* _Written instruction_: Reproduce all of the records below word for word, leaving nothing out and changing nothing.

* _Entries shown_:
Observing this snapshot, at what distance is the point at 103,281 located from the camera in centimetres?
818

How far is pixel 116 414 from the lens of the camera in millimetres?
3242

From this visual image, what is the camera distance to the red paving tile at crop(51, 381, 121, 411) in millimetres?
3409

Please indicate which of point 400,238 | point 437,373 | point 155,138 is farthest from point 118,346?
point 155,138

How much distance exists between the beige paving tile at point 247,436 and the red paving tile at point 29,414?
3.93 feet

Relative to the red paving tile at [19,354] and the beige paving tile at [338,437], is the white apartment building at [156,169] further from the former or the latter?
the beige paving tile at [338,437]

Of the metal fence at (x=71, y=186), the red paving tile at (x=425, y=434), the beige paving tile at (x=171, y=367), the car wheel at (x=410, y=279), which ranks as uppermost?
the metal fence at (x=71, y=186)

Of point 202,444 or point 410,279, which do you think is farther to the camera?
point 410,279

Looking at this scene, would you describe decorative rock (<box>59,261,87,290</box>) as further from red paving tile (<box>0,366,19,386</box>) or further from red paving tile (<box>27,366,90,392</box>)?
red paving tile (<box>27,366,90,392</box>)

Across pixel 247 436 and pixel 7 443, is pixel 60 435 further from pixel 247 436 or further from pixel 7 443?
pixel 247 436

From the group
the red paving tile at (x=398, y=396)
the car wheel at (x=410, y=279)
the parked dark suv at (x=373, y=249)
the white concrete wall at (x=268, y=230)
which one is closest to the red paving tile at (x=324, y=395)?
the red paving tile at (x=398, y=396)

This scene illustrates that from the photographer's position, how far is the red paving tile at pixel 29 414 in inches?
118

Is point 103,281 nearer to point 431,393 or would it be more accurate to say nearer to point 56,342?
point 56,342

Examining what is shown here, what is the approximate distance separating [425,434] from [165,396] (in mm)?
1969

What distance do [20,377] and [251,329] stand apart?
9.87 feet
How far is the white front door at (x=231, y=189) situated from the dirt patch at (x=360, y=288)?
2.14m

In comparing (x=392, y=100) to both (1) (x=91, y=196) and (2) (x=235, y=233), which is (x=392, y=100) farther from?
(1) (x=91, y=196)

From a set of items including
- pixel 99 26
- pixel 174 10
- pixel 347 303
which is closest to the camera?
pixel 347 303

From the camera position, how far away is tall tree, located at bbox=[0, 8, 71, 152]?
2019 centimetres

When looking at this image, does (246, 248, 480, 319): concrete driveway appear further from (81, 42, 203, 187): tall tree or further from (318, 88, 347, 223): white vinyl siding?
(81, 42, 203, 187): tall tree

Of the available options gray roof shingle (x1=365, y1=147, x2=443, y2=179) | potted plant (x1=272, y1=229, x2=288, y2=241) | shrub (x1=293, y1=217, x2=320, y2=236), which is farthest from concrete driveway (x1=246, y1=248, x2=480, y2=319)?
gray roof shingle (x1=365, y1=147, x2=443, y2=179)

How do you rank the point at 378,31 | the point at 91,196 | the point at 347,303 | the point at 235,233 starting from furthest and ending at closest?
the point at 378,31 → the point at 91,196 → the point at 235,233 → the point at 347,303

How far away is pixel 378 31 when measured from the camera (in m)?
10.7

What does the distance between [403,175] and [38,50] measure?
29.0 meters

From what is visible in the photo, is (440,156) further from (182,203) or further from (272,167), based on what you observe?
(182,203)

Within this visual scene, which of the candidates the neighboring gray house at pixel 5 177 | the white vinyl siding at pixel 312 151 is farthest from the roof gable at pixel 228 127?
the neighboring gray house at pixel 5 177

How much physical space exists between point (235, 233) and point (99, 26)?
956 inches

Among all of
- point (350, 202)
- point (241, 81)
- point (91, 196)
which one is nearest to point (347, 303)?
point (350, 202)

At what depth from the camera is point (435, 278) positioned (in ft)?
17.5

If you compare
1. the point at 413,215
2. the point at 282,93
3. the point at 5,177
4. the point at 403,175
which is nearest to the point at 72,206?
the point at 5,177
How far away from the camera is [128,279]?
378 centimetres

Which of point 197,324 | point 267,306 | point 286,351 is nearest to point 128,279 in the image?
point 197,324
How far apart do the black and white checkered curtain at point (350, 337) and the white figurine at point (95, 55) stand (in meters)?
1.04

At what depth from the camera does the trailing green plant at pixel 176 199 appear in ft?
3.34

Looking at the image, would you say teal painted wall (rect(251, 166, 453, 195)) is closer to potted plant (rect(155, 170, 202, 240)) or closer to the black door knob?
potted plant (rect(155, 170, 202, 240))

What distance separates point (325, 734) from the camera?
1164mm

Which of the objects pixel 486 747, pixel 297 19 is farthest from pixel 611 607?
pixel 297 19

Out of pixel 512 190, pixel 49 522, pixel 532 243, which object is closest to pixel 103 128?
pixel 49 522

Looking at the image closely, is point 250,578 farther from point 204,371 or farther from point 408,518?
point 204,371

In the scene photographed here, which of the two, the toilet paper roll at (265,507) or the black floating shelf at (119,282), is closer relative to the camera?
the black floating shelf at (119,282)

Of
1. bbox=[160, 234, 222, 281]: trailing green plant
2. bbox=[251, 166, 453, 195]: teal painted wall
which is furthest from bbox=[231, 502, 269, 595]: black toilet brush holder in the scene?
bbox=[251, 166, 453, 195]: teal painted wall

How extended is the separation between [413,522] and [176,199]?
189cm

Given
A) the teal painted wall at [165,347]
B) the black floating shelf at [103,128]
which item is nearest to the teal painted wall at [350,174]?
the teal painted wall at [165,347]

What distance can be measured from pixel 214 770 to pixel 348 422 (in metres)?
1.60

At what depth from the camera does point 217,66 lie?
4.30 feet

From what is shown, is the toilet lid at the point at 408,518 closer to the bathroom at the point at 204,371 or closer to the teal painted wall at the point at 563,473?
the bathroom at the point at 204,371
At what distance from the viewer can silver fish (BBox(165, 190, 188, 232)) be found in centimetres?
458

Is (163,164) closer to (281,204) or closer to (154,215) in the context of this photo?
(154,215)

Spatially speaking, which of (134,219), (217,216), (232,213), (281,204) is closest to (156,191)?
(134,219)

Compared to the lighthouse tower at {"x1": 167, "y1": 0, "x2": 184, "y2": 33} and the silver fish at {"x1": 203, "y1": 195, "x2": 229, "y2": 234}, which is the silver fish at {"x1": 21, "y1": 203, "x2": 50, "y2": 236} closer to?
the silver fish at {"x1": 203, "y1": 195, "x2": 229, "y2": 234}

* _Task result_:
Observing this snapshot, at what distance is the point at 103,281 located from the camera in centimetres?
818

How far is pixel 116 414 from the lens of the camera in millimetres?
3242

From this visual image, what is the camera distance to the red paving tile at crop(51, 381, 121, 411) in millimetres?
3409

Please indicate which of point 400,238 | point 437,373 | point 155,138 is farthest from point 118,346?
point 155,138

How much distance exists between the beige paving tile at point 247,436 and the red paving tile at point 29,414?
3.93 feet

Relative to the red paving tile at [19,354] and the beige paving tile at [338,437], is the white apartment building at [156,169] further from the former or the latter?
the beige paving tile at [338,437]

Of the metal fence at (x=71, y=186), the red paving tile at (x=425, y=434), the beige paving tile at (x=171, y=367), the car wheel at (x=410, y=279), which ranks as uppermost?
the metal fence at (x=71, y=186)

Of point 202,444 or point 410,279, which do you think is farther to the camera?
point 410,279

Looking at this scene, would you describe decorative rock (<box>59,261,87,290</box>) as further from red paving tile (<box>0,366,19,386</box>) or further from red paving tile (<box>27,366,90,392</box>)?
red paving tile (<box>27,366,90,392</box>)

Across pixel 247 436 and pixel 7 443, is pixel 60 435 further from pixel 247 436 or further from pixel 7 443?
pixel 247 436

From the group
the red paving tile at (x=398, y=396)
the car wheel at (x=410, y=279)
the parked dark suv at (x=373, y=249)
the white concrete wall at (x=268, y=230)
which one is closest to the red paving tile at (x=324, y=395)?
the red paving tile at (x=398, y=396)

This scene illustrates that from the photographer's position, how far is the red paving tile at pixel 29 414 in inches?
118

Is point 103,281 nearer to point 431,393 or would it be more accurate to say nearer to point 56,342?
point 56,342

Examining what is shown here, what is the approximate distance separating [425,434] from [165,396] (in mm)?
1969

What distance do [20,377] and [251,329] stand apart?
9.87 feet
How far is the white front door at (x=231, y=189) situated from the dirt patch at (x=360, y=288)?
2.14m

In comparing (x=392, y=100) to both (1) (x=91, y=196) and (2) (x=235, y=233), which is (x=392, y=100) farther from?
(1) (x=91, y=196)

From a set of items including
- pixel 99 26
- pixel 174 10
- pixel 347 303
which is closest to the camera?
pixel 347 303

From the camera position, how far away is tall tree, located at bbox=[0, 8, 71, 152]?
2019 centimetres

When looking at this image, does (246, 248, 480, 319): concrete driveway appear further from (81, 42, 203, 187): tall tree or further from (318, 88, 347, 223): white vinyl siding?
(81, 42, 203, 187): tall tree

Of the available options gray roof shingle (x1=365, y1=147, x2=443, y2=179) | potted plant (x1=272, y1=229, x2=288, y2=241) | shrub (x1=293, y1=217, x2=320, y2=236), which is farthest from concrete driveway (x1=246, y1=248, x2=480, y2=319)?
gray roof shingle (x1=365, y1=147, x2=443, y2=179)

How do you rank the point at 378,31 | the point at 91,196 | the point at 347,303 | the point at 235,233 starting from furthest and ending at closest?
the point at 378,31 → the point at 91,196 → the point at 235,233 → the point at 347,303

How far away is pixel 378 31 when measured from the camera (in m)?
10.7

What does the distance between [403,175] and [38,50] measure?
29.0 meters

From what is visible in the photo, is (440,156) further from (182,203) or further from (272,167), based on what you observe?
(182,203)

Within this visual scene, which of the candidates the neighboring gray house at pixel 5 177 | the white vinyl siding at pixel 312 151 is farthest from the roof gable at pixel 228 127?
the neighboring gray house at pixel 5 177

How much physical space exists between point (235, 233) and point (99, 26)?
956 inches

Among all of
- point (350, 202)
- point (241, 81)
- point (91, 196)
which one is nearest to point (347, 303)?
point (350, 202)

At what depth from the camera is point (435, 278) positioned (in ft)?
17.5

If you compare
1. the point at 413,215
2. the point at 282,93
3. the point at 5,177
4. the point at 403,175
which is nearest to the point at 72,206?
the point at 5,177
How far away from the camera is [128,279]?
378 centimetres

Which of point 197,324 | point 267,306 | point 286,351 is nearest to point 128,279 in the image?
point 197,324
How far apart do the black and white checkered curtain at point (350, 337) and the white figurine at point (95, 55) stand (in meters)?
1.04

At what depth from the camera does the trailing green plant at pixel 176 199 appear in ft?
3.34

Looking at the image, would you say teal painted wall (rect(251, 166, 453, 195)) is closer to potted plant (rect(155, 170, 202, 240)) or closer to the black door knob?
potted plant (rect(155, 170, 202, 240))

What distance separates point (325, 734) from the camera?
1164mm

Which of the objects pixel 486 747, pixel 297 19 is farthest from pixel 611 607?
pixel 297 19

Out of pixel 512 190, pixel 49 522, pixel 532 243, which object is closest to pixel 103 128?
pixel 49 522

Looking at the image closely, is point 250,578 farther from point 204,371 or farther from point 408,518?
point 204,371

In the scene photographed here, which of the two, the toilet paper roll at (265,507) or the black floating shelf at (119,282), is closer relative to the camera?
the black floating shelf at (119,282)

Of
1. bbox=[160, 234, 222, 281]: trailing green plant
2. bbox=[251, 166, 453, 195]: teal painted wall
which is furthest from bbox=[231, 502, 269, 595]: black toilet brush holder in the scene?
bbox=[251, 166, 453, 195]: teal painted wall

How extended is the separation between [413,522] and [176,199]?
189cm

Given
A) the teal painted wall at [165,347]
B) the black floating shelf at [103,128]
which item is nearest to the teal painted wall at [350,174]?
the teal painted wall at [165,347]

What distance can be measured from pixel 214 770 to pixel 348 422 (in metres)?
1.60

At what depth from the camera does point 217,66 lie?
4.30 feet

From what is shown, is the toilet lid at the point at 408,518 closer to the bathroom at the point at 204,371 or closer to the teal painted wall at the point at 563,473?
the bathroom at the point at 204,371
At what distance from the viewer can silver fish (BBox(165, 190, 188, 232)) be found in centimetres?
458

Is (163,164) closer to (281,204) or closer to (154,215) in the context of this photo?
(154,215)

Spatially speaking, which of (134,219), (217,216), (232,213), (281,204) is closest to (156,191)?
(134,219)

Compared to the lighthouse tower at {"x1": 167, "y1": 0, "x2": 184, "y2": 33} and the silver fish at {"x1": 203, "y1": 195, "x2": 229, "y2": 234}, which is the silver fish at {"x1": 21, "y1": 203, "x2": 50, "y2": 236} closer to?
the silver fish at {"x1": 203, "y1": 195, "x2": 229, "y2": 234}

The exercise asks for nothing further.